Whatever the impact of the right to counsel in the criminal proceeding, this right cannot alter the driver's statutory obligations under the implied consent law. Consent to a chemical test is implied from being granted driving privileges, upon condition that an opportunity to withdraw consent will be given. The Legislature clearly intended that withdrawing consent would automatically incur revocation of the driving privilege. There is no place in this statutory scheme for a driver to avoid the consequences of refusing to take the test by insisting on waiting for an attorney.
For several reasons then, we reject petitioner's confusion defense. Principally, we find that, while an accused must be *310 provided reasonable access to counsel, there is no right to have an attorney physically present during the chemical testing.
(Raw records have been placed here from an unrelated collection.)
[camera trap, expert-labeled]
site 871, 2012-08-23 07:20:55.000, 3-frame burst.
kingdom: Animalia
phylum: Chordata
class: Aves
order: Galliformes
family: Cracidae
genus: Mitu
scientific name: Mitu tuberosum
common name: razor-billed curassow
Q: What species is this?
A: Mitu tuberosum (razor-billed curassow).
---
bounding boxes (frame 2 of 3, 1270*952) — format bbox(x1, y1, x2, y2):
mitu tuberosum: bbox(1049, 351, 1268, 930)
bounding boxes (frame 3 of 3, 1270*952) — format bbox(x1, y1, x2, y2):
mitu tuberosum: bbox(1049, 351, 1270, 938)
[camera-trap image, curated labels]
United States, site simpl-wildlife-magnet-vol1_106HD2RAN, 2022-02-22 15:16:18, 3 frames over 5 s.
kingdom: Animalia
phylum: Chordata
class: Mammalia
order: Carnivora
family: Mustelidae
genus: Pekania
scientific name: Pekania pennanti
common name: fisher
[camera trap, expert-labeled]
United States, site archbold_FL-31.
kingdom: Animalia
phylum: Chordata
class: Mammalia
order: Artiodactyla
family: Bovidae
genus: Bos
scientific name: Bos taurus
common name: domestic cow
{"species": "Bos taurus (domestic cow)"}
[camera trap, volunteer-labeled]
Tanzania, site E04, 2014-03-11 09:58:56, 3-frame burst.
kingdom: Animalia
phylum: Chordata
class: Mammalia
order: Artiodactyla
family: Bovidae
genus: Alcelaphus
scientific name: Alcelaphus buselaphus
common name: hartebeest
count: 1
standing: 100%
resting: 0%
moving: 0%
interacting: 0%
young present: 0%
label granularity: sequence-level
For the purposes of the Breathalyzer test, an accused's opportunity to contact an attorney must be limited to a reasonable period of time. An extended delay may significantly affect the test results. If an accused has been allowed reasonable access and has made no contact with counsel, but the test can no longer be delayed, the driver must decide on his own whether he will submit to the test.
Moreover, we believe the confusion doctrine places an unnecessary burden on law enforcement officials in dealing with intoxicated suspects. The officer cannot be expected to determine whether the motive underlying a refusal to take the test "until my attorney arrives" is based on misunderstanding the right to counsel or is simply intended to delay the test indefinitely. If, in the officer's view, the circumstances appear to warrant further explanation, the officer will be permitted to tell the driver that the test may no longer be delayed and the decision to submit must be made without the presence and/or advice of counsel. But in any case, the statutory warnings clearly state the consequences of refusing to take the test. Once informed that refusal to submit to the test results in license revocation, the driver has an adequate opportunity to make the required choice.
We recognize but decline to follow the confusion doctrine rule developed in other jurisdictions which, in effect, presumes confusion from the driver's insistence upon counsel after Miranda warnings have been given. See, e.g., Graham v. State, 633 P.2d 211 (Alaska 1981); State v. Severino, 56 Hawaii 378, 537 P.2d 1187 (1975). We agree with the New Jersey court that under the implied consent statute, "[t]he occasion is not one for debate, maneuver or negotiation, but rather for a simple `yes' or `no' to the officer's request." State v. Pandoli, 109 N.J. Super. 1, 4, 262 A.2d 41 (1970) (per curiam). Accord, State v. Corrado, 184 N.J. Super. 561, 446 A.2d 1229 (1982) (per curiam); Commonwealth v. Korchak, 74 Pa. Commw. 465, 459 A.2d 1295 (1983). See also Du Pree v. Foschio, 89 A.D.2d 800, 453 N.Y.S.2d 477 *311 (1982).
Petitioner was given Miranda warnings informing him of his right to counsel, and was allowed the opportunity to contact his attorney. He was then asked to submit to the Breathalyzer test. He refused after being told that refusal would result in license revocation. His refusal is not exempt from penalty because he insisted upon waiting for counsel before submitting to the test.
The revocation of petitioner's driving privilege is affirmed.
WILLIAMS, C.J., UTTER, BRACHTENBACH, DOLLIVER, DORE, and PEARSON, JJ., and CUNNINGHAM and HAMILTON, JJ. Pro Tem., concur.